Cross-border e-commerce payment has become a pain point, what are the best solutions for enterprises in the Web3 era?
The flow of money is a prerequisite for creating wealth. Since the beginning of the era of globalization, cross-border trade in goods and services has become the most important driving force for the sustainable development of the world economy, and the cross-border financial transaction system has naturally become the key underlying infrastructure of modern society.
However, when ambitious companies and individuals jump on the bandwagon of globalization and use the Internet to seek fortune in the more than $30 trillion of cross-border trade each year, they often run into a high wall fence known as cross-border payments. Hundreds of billions of dollars crawl through narrow channels set up by the existing political and financial system, reminiscent of the medieval fortress guards who interrogate every passer-by.
Limited currencies of payment, limited amounts of money, limited means of transaction, complicated procedures, slow arrival, strict approval... International e-commerce business enterprises have been struggling with these problems of conventional international payment channels. What makes companies most dissatisfied is the unequal status distinction between the common payment platforms and users. Companies often find that they are not the true owners of their accounts: platforms often accuse an account of fraud in the name of risk control, and can then freeze funds already in the account, slow down transactions, or even confiscate the balance altogether. Payment platforms are also often in cahoots with e-commerce sites, sharing data on financial transactions that are highly confidential to companies and collaborating with e-commerce sites to clamp down on merchants.
In the US, Amazon and PayPal launched separate campaigns against corporate customers from East Asia starting in 2020, blocking tens of thousands of merchant accounts for alleged swiping.

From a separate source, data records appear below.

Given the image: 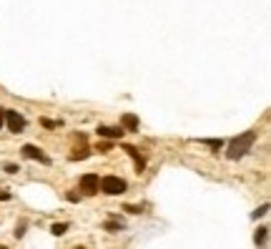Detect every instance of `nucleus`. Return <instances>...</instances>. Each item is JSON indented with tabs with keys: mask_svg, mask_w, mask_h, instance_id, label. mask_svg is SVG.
Wrapping results in <instances>:
<instances>
[{
	"mask_svg": "<svg viewBox=\"0 0 271 249\" xmlns=\"http://www.w3.org/2000/svg\"><path fill=\"white\" fill-rule=\"evenodd\" d=\"M253 141H256V131H243L241 136H236V139L228 144V151H226V156H228L231 161H236V159L246 156V154L251 151Z\"/></svg>",
	"mask_w": 271,
	"mask_h": 249,
	"instance_id": "1",
	"label": "nucleus"
},
{
	"mask_svg": "<svg viewBox=\"0 0 271 249\" xmlns=\"http://www.w3.org/2000/svg\"><path fill=\"white\" fill-rule=\"evenodd\" d=\"M101 191L103 194H111V196L123 194L126 191V181L118 179V176H106V179H101Z\"/></svg>",
	"mask_w": 271,
	"mask_h": 249,
	"instance_id": "2",
	"label": "nucleus"
},
{
	"mask_svg": "<svg viewBox=\"0 0 271 249\" xmlns=\"http://www.w3.org/2000/svg\"><path fill=\"white\" fill-rule=\"evenodd\" d=\"M6 121H8V129L16 131V134H21L26 129V118L18 111H6Z\"/></svg>",
	"mask_w": 271,
	"mask_h": 249,
	"instance_id": "3",
	"label": "nucleus"
},
{
	"mask_svg": "<svg viewBox=\"0 0 271 249\" xmlns=\"http://www.w3.org/2000/svg\"><path fill=\"white\" fill-rule=\"evenodd\" d=\"M81 189H83L86 194H98V189H101V179H98L96 174H86V176L81 179Z\"/></svg>",
	"mask_w": 271,
	"mask_h": 249,
	"instance_id": "4",
	"label": "nucleus"
},
{
	"mask_svg": "<svg viewBox=\"0 0 271 249\" xmlns=\"http://www.w3.org/2000/svg\"><path fill=\"white\" fill-rule=\"evenodd\" d=\"M23 156H28V159H36V161H41V164H51V159L38 149V146H33V144H26L23 146Z\"/></svg>",
	"mask_w": 271,
	"mask_h": 249,
	"instance_id": "5",
	"label": "nucleus"
},
{
	"mask_svg": "<svg viewBox=\"0 0 271 249\" xmlns=\"http://www.w3.org/2000/svg\"><path fill=\"white\" fill-rule=\"evenodd\" d=\"M126 134L123 126H101L98 129V136H106V139H121Z\"/></svg>",
	"mask_w": 271,
	"mask_h": 249,
	"instance_id": "6",
	"label": "nucleus"
},
{
	"mask_svg": "<svg viewBox=\"0 0 271 249\" xmlns=\"http://www.w3.org/2000/svg\"><path fill=\"white\" fill-rule=\"evenodd\" d=\"M121 126H123L126 131H138V116H133V113H126V116L121 118Z\"/></svg>",
	"mask_w": 271,
	"mask_h": 249,
	"instance_id": "7",
	"label": "nucleus"
},
{
	"mask_svg": "<svg viewBox=\"0 0 271 249\" xmlns=\"http://www.w3.org/2000/svg\"><path fill=\"white\" fill-rule=\"evenodd\" d=\"M123 151H128V154L133 156V161H136V171H143V169H146V159H143L133 146H123Z\"/></svg>",
	"mask_w": 271,
	"mask_h": 249,
	"instance_id": "8",
	"label": "nucleus"
},
{
	"mask_svg": "<svg viewBox=\"0 0 271 249\" xmlns=\"http://www.w3.org/2000/svg\"><path fill=\"white\" fill-rule=\"evenodd\" d=\"M66 229H68V224H66V221H61V224H53V226H51V231H53L56 236H61V234H66Z\"/></svg>",
	"mask_w": 271,
	"mask_h": 249,
	"instance_id": "9",
	"label": "nucleus"
},
{
	"mask_svg": "<svg viewBox=\"0 0 271 249\" xmlns=\"http://www.w3.org/2000/svg\"><path fill=\"white\" fill-rule=\"evenodd\" d=\"M266 231H268L266 226H258V231H256V236H253L256 244H266Z\"/></svg>",
	"mask_w": 271,
	"mask_h": 249,
	"instance_id": "10",
	"label": "nucleus"
},
{
	"mask_svg": "<svg viewBox=\"0 0 271 249\" xmlns=\"http://www.w3.org/2000/svg\"><path fill=\"white\" fill-rule=\"evenodd\" d=\"M201 144H206V146H211V149H221V146H223L221 139H203Z\"/></svg>",
	"mask_w": 271,
	"mask_h": 249,
	"instance_id": "11",
	"label": "nucleus"
},
{
	"mask_svg": "<svg viewBox=\"0 0 271 249\" xmlns=\"http://www.w3.org/2000/svg\"><path fill=\"white\" fill-rule=\"evenodd\" d=\"M266 211H268V204H263V206H261V209H256V211H253V216H256V219H258V216H263V214H266Z\"/></svg>",
	"mask_w": 271,
	"mask_h": 249,
	"instance_id": "12",
	"label": "nucleus"
},
{
	"mask_svg": "<svg viewBox=\"0 0 271 249\" xmlns=\"http://www.w3.org/2000/svg\"><path fill=\"white\" fill-rule=\"evenodd\" d=\"M43 126H46V129H56V126H58V121H51V118H43Z\"/></svg>",
	"mask_w": 271,
	"mask_h": 249,
	"instance_id": "13",
	"label": "nucleus"
},
{
	"mask_svg": "<svg viewBox=\"0 0 271 249\" xmlns=\"http://www.w3.org/2000/svg\"><path fill=\"white\" fill-rule=\"evenodd\" d=\"M6 171H8V174H18L21 169H18L16 164H6Z\"/></svg>",
	"mask_w": 271,
	"mask_h": 249,
	"instance_id": "14",
	"label": "nucleus"
},
{
	"mask_svg": "<svg viewBox=\"0 0 271 249\" xmlns=\"http://www.w3.org/2000/svg\"><path fill=\"white\" fill-rule=\"evenodd\" d=\"M121 226H123L121 221H108V224H106V229H121Z\"/></svg>",
	"mask_w": 271,
	"mask_h": 249,
	"instance_id": "15",
	"label": "nucleus"
},
{
	"mask_svg": "<svg viewBox=\"0 0 271 249\" xmlns=\"http://www.w3.org/2000/svg\"><path fill=\"white\" fill-rule=\"evenodd\" d=\"M78 199H81V196H78L76 191H68V201H78Z\"/></svg>",
	"mask_w": 271,
	"mask_h": 249,
	"instance_id": "16",
	"label": "nucleus"
},
{
	"mask_svg": "<svg viewBox=\"0 0 271 249\" xmlns=\"http://www.w3.org/2000/svg\"><path fill=\"white\" fill-rule=\"evenodd\" d=\"M126 211H131V214H138V211H141V206H126Z\"/></svg>",
	"mask_w": 271,
	"mask_h": 249,
	"instance_id": "17",
	"label": "nucleus"
},
{
	"mask_svg": "<svg viewBox=\"0 0 271 249\" xmlns=\"http://www.w3.org/2000/svg\"><path fill=\"white\" fill-rule=\"evenodd\" d=\"M3 121H6V111L0 108V129H3Z\"/></svg>",
	"mask_w": 271,
	"mask_h": 249,
	"instance_id": "18",
	"label": "nucleus"
},
{
	"mask_svg": "<svg viewBox=\"0 0 271 249\" xmlns=\"http://www.w3.org/2000/svg\"><path fill=\"white\" fill-rule=\"evenodd\" d=\"M0 199H11V194H6V191H0Z\"/></svg>",
	"mask_w": 271,
	"mask_h": 249,
	"instance_id": "19",
	"label": "nucleus"
}]
</instances>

A large number of e-commerce enterprises lost their business achievements in Amazon for many years, and their PayPal accounts were also frozen together, causing billions of dollars in direct and indirect losses. It was hard for the affected merchants to even get a voice, and most of them had to swallow their anger.
Underlying this is the highly centralised nature of existing cross-border payment systems. The third-party payment platforms that control billions of dollars of wealth and handle tens of billions of dollars of capital flows every day are still essentially private enterprises, which naturally have the desire and ability to extract excess profits from these funds. The power of these platforms is further enhanced by the strict regulation of the foreign exchange market by the national system, which essentially acts as garrison soldiers questioning pedestrians and seizing tourists' luggage and money at will.
Fortunately, the rise of the Web3 world, represented by blockchain technology, has brought hope to enterprises and individuals suffering from exploitation and oppression by platforms. In the Web3 era, services of third-party payment platforms come from virtually every platform participant. While enjoying convenient, secure and privacy-protected payment services, they also provide resources for others to complete various transactions. Such a system completely eliminates the possibility of platform stores cheating customers, and platforms no longer have privileges such as arbitrary account banning and transaction delay. Users truly gain ownership of their money and wealth.
A revolution naturally requires pioneers, and two-year-old PeoplesPay is leading the way in the third-party payment space. Just as its name, PeoplesPay aims at "secure payment that truly belongs to the people" and builds a fully decentralized global payment service based on blockchain technology. In every corner of the earth, users can easily use the App to initiate financial transactions and manage funds in multiple currencies via the Internet, while fully guaranteeing the security and secrecy of funds and transactions, free from interference and control by specific enterprises.
Today, PeoplesPay has won the trust of nearly 20,000 merchants from all over the world and has handled more than 100 million global transaction orders. Unlike many Web3 services that are still in the experimental stage of exploration, PeoplesPay has already found a successful way for Web3 technology to be incorporated into commercial operation practices.
PeoplesPay has shown the world the ultimate solution to Web3's payment problem: decentralized payment. With the rise of PeoplesPay, Web3 is subverting the existing payment power model with unprecedented innovative energy. We are witnessing a revolution. The payment field is stepping out of the darkness and despotism of the Middle Ages and ushering in the Renaissance of the masses.